About three quarters of the 17,500 freshmen at CUNY community colleges this year have needed remedial instruction in reading, writing, or math, and nearly a quarter of the freshmen have required such instruction in all three subjects.
Fewer than half of all New York state students who graduated from high school in 2009 were prepared for college or careers, as measured by state Regents tests in English and math. In New York City, that number was 23 percent.
At LaGuardia Community College in Queens, where 40 percent of the math classes are remedial, faculty member Jerry G. Ianni says:
Most students have serious challenges remembering the basic rules of arithmetic. The course is really a refresher, but they aren't ready for a refresher. They need to learn how to learn.
About 65 percent of all community college students nationwide need some form of remedial education, with students' shortcomings in math outnumbering those in reading two to one, said Thomas R. Bailey, director of the Community College Research Center at Teachers University at Columbia University.
The New York State Department of Education released new data in June showing that only 37 percent of students who entered high school in 2006 left four years later adequately prepared for college, with even smaller percentages of minority graduates and those in the largest cities meeting that standard. In New York City, 21 percent who started high school in 2006 graduated last year with high enough scores on state math and English tests to be deemed ready for higher education, or well-paying careers. In Rochester County, it was 6 percent, in Yonkers, 14.5 percent.
Nearly one fourth of the students who try to join the U.S. Army fail its entrance exam, painting a grim picture of an educational system that produces graduates who can't answer basic math, sciences, and reading questions. The report by the Education Trust bolsters a growing worry among military and education leaders that the pool of young people qualified for military service will grow too small.
"Too many of our high school students are not graduating ready to begin college or a career - and many are not eligible to serve in our armed forces," Education Secretary Arne Duncan said. "I am deeply troubled by the national security burden created by America's underperforming education system."
The report found that 23 percent of recent high school graduates don't get the minimum score needed on the enlistment test to join any branch of the military. Questions are often basic, such as: "If 2 plus X equals 4, what is the value of X?"

:::

* Tasks and exercises
(1) Decide whether each statement agrees with the passage on college readiness, answering yes or no and quoting the words of the passage that settle it. (a) At LaGuardia Community College, 40 percent of the math classes are remedial. (b) Among community college students nationwide, shortcomings in reading outnumber those in math two to one. (c) In Yonkers, 21 percent of students who entered high school in 2006 left adequately prepared for college.
(2) Pick up the passage on college readiness after its final sentence and keep writing.
The records have no connection to the passage on college readiness.

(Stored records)

:::

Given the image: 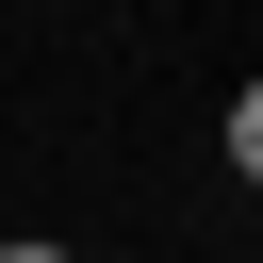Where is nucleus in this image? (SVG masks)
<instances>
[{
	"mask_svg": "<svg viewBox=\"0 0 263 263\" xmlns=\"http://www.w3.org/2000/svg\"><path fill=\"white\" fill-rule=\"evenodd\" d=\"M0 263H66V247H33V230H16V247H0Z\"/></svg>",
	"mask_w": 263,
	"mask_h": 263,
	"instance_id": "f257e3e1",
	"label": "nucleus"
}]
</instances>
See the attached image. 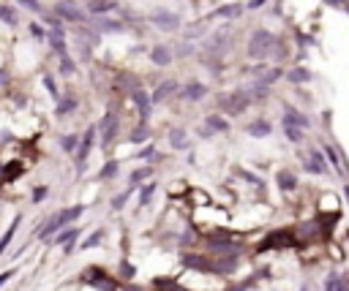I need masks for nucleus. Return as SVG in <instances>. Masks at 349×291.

:::

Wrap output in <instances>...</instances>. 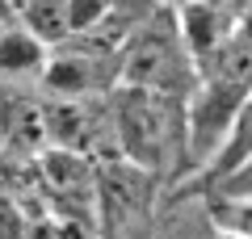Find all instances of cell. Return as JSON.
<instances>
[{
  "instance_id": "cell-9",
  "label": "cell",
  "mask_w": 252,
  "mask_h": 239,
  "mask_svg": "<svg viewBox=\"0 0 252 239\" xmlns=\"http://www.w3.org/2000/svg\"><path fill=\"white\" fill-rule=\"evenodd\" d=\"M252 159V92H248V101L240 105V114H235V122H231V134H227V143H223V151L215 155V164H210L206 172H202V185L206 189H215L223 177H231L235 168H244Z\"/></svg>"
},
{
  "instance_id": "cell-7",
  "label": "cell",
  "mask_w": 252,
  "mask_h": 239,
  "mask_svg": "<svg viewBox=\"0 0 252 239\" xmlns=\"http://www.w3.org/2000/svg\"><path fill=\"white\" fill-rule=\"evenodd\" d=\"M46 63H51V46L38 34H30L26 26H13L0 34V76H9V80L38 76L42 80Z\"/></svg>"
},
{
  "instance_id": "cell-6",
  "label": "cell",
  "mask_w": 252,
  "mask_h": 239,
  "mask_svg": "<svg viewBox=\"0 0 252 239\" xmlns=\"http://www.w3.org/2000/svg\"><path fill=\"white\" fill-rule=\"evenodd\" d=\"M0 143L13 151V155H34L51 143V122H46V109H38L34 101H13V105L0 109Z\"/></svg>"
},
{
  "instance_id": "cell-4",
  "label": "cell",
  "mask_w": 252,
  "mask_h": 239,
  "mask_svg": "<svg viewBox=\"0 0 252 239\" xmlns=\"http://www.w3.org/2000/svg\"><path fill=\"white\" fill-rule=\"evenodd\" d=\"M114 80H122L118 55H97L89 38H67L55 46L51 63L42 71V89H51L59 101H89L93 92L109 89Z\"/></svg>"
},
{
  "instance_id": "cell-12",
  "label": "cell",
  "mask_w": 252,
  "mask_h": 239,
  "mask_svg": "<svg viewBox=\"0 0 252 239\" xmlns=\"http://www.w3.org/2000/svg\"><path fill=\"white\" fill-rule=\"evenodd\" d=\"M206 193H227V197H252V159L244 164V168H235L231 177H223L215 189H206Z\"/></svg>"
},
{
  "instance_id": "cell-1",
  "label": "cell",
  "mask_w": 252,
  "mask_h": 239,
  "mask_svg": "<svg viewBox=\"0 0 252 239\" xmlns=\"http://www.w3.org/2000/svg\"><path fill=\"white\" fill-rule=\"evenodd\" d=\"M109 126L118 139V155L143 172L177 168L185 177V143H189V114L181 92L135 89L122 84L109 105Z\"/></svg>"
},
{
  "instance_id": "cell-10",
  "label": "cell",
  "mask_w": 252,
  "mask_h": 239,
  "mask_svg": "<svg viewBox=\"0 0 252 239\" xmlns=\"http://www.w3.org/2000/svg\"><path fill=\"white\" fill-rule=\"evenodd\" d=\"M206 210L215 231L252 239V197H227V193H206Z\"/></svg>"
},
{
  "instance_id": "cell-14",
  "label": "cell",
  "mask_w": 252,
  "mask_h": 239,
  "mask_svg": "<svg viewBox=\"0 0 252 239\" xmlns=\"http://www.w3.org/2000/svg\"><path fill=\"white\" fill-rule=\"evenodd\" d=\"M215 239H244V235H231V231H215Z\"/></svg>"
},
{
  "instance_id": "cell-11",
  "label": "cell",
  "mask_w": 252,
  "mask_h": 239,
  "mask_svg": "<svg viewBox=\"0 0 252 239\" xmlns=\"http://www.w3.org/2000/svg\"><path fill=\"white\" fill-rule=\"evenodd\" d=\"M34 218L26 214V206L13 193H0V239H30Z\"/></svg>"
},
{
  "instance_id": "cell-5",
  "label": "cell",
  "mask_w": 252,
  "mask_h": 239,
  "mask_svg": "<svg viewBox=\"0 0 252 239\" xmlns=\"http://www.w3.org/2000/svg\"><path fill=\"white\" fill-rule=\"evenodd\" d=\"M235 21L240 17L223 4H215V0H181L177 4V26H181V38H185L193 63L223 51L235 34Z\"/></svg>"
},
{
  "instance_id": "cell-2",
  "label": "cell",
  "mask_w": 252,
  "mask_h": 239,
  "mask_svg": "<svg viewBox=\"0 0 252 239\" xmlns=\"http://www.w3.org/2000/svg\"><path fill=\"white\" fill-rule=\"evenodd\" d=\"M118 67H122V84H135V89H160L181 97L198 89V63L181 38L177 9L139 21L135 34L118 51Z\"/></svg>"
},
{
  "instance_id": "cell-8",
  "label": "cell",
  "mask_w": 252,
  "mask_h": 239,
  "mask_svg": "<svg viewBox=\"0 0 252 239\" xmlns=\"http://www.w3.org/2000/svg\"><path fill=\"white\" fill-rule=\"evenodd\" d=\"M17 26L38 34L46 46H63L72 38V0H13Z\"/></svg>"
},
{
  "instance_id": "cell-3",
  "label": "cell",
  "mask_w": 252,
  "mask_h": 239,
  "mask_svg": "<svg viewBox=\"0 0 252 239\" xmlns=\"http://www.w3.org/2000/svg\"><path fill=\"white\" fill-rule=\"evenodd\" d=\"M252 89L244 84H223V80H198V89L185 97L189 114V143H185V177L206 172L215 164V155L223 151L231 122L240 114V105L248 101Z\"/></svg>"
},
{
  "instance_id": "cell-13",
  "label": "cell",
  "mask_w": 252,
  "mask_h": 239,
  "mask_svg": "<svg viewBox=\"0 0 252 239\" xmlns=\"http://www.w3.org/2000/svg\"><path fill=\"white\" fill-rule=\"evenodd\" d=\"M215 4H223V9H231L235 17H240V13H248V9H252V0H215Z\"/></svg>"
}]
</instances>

:::

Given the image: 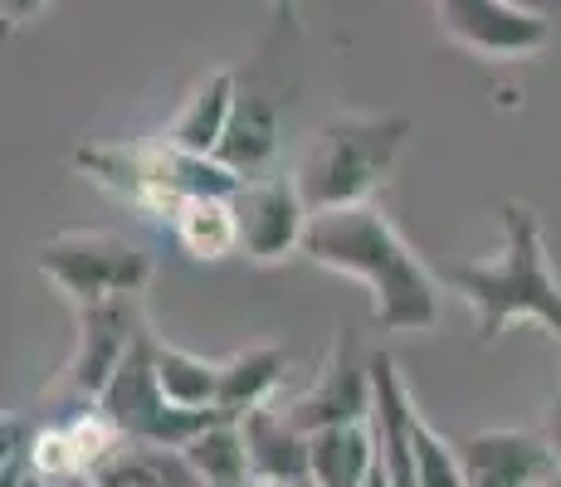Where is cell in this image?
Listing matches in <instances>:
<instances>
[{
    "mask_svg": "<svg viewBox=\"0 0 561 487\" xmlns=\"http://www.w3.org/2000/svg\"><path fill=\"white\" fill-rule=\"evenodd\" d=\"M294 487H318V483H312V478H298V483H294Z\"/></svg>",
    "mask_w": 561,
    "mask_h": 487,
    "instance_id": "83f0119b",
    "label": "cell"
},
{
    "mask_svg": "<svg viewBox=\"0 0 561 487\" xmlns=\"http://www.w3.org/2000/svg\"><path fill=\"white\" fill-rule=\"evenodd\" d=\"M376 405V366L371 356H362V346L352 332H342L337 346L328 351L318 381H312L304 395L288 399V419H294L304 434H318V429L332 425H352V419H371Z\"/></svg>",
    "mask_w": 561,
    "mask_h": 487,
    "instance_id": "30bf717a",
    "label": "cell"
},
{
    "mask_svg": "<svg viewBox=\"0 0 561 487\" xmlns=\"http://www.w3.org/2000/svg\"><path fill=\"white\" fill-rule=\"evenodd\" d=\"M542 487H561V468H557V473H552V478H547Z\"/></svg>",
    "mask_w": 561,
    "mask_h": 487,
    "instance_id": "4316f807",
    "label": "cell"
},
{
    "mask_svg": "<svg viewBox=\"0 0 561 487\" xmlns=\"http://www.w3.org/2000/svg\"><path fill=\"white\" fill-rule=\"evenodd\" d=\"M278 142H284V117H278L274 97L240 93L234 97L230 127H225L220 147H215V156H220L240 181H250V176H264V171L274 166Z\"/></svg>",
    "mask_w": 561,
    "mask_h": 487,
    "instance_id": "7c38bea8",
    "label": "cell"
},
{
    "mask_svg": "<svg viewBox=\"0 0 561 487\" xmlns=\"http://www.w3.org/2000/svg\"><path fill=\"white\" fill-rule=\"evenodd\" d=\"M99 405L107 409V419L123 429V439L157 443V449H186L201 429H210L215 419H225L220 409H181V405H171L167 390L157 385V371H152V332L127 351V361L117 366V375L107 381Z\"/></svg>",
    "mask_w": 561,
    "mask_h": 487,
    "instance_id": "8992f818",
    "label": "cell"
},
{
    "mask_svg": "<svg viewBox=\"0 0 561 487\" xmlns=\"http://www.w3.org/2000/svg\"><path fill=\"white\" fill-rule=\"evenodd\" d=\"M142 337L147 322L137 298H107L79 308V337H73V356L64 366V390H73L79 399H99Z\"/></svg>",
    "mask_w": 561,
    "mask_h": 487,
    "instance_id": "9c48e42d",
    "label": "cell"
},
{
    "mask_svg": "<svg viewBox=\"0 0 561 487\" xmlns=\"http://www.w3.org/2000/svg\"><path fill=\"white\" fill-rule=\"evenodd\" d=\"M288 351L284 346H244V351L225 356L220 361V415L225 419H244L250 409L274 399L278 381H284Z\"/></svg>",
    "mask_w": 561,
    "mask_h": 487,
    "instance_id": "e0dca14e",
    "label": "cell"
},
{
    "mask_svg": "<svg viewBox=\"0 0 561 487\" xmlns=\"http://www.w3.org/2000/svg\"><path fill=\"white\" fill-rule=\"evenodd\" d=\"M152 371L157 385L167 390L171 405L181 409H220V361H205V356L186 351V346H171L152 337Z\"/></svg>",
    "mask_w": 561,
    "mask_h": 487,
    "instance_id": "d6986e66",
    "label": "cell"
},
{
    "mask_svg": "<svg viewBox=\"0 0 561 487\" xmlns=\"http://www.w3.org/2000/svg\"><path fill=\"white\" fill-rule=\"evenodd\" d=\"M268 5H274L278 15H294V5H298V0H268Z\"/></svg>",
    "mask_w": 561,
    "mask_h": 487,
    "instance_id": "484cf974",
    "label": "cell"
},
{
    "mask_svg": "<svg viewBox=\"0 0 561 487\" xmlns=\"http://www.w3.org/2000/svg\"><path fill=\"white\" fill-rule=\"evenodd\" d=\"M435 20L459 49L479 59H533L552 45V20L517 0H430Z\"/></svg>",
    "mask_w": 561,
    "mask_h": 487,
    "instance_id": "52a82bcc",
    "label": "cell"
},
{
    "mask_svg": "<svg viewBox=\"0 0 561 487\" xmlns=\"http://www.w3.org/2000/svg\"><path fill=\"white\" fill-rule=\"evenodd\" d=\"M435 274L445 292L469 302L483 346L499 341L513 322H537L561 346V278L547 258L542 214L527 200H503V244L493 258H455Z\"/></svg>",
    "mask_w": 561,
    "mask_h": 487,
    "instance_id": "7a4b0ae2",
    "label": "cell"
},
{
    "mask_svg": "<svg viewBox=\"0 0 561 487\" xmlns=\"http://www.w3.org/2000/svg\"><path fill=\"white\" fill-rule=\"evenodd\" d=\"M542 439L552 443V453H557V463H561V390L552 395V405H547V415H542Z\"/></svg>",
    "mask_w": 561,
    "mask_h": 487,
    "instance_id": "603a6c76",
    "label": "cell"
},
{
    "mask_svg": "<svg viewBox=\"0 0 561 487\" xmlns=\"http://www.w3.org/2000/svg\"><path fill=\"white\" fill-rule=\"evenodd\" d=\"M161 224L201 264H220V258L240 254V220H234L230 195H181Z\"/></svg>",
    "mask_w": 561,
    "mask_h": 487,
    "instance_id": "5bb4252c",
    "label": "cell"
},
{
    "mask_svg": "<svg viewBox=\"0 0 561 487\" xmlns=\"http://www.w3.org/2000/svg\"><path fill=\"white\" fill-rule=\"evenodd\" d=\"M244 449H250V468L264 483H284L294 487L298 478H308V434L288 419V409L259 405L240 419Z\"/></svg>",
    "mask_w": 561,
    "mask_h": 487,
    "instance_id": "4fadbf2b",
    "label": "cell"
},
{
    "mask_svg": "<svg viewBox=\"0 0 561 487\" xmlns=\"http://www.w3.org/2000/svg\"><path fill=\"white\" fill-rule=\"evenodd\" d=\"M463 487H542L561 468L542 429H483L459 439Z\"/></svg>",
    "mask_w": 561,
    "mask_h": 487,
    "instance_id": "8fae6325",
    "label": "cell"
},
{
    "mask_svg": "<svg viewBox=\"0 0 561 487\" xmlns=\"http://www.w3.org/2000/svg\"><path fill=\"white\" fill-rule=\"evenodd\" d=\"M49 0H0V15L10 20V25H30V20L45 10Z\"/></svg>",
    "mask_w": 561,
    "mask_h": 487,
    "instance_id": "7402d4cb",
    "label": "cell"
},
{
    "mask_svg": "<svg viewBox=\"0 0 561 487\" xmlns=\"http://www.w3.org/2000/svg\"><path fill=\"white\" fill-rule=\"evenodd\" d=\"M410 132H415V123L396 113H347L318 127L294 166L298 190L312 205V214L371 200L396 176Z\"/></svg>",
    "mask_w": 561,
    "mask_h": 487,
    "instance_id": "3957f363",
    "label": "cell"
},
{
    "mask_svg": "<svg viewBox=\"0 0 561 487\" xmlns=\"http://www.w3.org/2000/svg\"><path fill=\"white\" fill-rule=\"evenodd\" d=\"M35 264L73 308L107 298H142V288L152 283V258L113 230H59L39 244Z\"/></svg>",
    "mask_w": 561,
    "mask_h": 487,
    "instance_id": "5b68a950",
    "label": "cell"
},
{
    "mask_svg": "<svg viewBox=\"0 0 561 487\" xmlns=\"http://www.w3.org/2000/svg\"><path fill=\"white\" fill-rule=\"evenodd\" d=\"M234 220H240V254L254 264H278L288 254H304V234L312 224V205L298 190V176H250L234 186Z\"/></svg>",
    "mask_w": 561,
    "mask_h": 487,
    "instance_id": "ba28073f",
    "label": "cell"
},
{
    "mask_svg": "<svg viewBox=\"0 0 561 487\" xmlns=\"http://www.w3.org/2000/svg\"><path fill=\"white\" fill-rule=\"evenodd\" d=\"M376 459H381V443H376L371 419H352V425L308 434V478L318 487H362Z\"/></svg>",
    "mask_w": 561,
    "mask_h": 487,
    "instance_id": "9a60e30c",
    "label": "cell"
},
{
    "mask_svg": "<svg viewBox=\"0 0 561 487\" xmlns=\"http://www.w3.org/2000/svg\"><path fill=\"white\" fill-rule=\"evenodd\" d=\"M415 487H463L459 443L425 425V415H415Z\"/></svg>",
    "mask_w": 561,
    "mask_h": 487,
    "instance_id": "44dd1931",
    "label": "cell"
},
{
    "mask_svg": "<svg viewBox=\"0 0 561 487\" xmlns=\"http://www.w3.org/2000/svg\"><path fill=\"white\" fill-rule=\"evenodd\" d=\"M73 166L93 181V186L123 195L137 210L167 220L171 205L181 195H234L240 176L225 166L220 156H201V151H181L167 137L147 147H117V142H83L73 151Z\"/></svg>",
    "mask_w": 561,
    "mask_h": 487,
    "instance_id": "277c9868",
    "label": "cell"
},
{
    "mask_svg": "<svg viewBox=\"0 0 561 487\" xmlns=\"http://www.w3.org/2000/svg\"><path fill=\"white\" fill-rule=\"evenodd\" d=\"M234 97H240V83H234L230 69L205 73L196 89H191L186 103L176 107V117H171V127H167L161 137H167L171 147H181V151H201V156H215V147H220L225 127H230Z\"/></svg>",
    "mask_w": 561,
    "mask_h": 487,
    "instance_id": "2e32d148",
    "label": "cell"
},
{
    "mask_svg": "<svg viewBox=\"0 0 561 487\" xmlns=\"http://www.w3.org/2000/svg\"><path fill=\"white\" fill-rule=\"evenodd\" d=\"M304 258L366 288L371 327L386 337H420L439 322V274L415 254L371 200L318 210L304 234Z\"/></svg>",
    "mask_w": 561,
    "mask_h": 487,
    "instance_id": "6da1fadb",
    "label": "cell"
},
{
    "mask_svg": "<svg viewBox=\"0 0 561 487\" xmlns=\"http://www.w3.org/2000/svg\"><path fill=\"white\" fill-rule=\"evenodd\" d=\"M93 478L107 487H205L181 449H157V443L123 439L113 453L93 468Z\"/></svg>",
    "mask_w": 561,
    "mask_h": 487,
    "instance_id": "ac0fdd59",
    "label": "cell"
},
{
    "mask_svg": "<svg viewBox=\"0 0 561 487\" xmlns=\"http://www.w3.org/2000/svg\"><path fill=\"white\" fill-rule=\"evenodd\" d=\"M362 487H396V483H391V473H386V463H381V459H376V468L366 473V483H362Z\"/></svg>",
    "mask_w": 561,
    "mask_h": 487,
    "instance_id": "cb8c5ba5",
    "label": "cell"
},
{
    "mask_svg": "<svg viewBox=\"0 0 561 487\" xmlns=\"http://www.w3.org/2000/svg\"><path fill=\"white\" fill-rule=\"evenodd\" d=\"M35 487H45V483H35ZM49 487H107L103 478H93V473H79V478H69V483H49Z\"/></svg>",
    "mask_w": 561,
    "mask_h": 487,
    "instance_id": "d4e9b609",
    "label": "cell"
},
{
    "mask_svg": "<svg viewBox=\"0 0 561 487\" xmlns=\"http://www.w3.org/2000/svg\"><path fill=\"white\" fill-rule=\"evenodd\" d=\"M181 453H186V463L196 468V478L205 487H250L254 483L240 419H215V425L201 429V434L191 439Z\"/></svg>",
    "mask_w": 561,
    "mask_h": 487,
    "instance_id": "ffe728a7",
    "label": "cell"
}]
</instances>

:::

* Answers to the exercise
(1)
(a) Yes: "where 40 percent of the math classes are remedial."
(b) No: "students' shortcomings in math outnumbering those in reading two to one."
(c) No: "in Yonkers, 14.5 percent."

(2)
The military exam results are also of concern because the test is given to a limited pool of people. Pentagon data shows that 75 percent of those aged 17 to 24 don't even qualify to take the test because they are physically unfit, have a criminal record, or don't graduate from high school.
"It's surprising and shocking that we still have students who are walking across the stage who really don't deserve to and haven't earned that right," said Tim Callahan with the Professional Association of Georgia Educators, a group that represents more than 80,000 educators.
The study shows wide disparities in scores among white and minority students, similar to racial gaps on other standardized tests. Nearly 40 percent of black students and 30 percent of Hispanics don't pass, compared with 16 percent of whites. The average score for blacks is 39 and for Hispanics is 44, compared to whites' average score of 55.
The decline in American public education has led to a renewed campaign for a voucher system which would give middle-class and poor parents the same freedom of choice of where to send their children to school that only well-to-do parents now have.
Early in May, Indiana Governor Mitch Daniels signed what is probably the broadest voucher law in the country. A few days later, Oklahoma approved the tax credits for those who contribute to a privately funded private school "opportunity scholarship" program. In New Jersey, in May, a voucher bill was approved by a Senate committee with bipartisan support. In Washington, D.C., the voucher program, which was killed by the Democratic majorities in the last Congress, is all but certain to be restored. In Wisconsin, Governor Scott Walker is pushing hard to broaden Milwaukee's voucher program to other cities and many more children.
According to the Foundation for Educational Choice, a pro-voucher group that lists Milton Friedman as its patriarch, more than 52 bills have emerged this year, some passed, some still pending, in 36 states - among them Arizona, Florida, Ohio, Oregon, and Pennsylvania - providing funding for vouchers, tax credits, or other tax-funded benefits for private education. "No year in recent memory," said foundation president Robert Enlow, has provided better opportunities for the cause."
Writing in The Nation, Peter Schrag, a liberal, declares that, "Milton Friedman's vision for school choice is becoming a reality around the country."
Early in April, a divided Supreme Court further heartened the movement by upholding Arizona's law providing tax credits for contributions to "school tuition organizations" - scholarship funds for private and religious schools.
Many forget that vouchers have never been an exclusively conservative issue. In the 1960s, liberal school reformers like Paul Goodman and John Holt, pushing for "free schools," the "open school," and other escapes from what they regarded as "over-bureaucratized, lockstep" school structures, embraced vouchers as a way of getting there.
Later, liberals like Berkeley law professor John Coons, who helped launch lawsuits seeking equity in school spending, became strong voucher advocates as a way to allow poor and minority children some way out of the ghetto schools.
Clearly, the time seems to have come for a voucher system - and genuinely free choice for parents with regard to where to send their children to school.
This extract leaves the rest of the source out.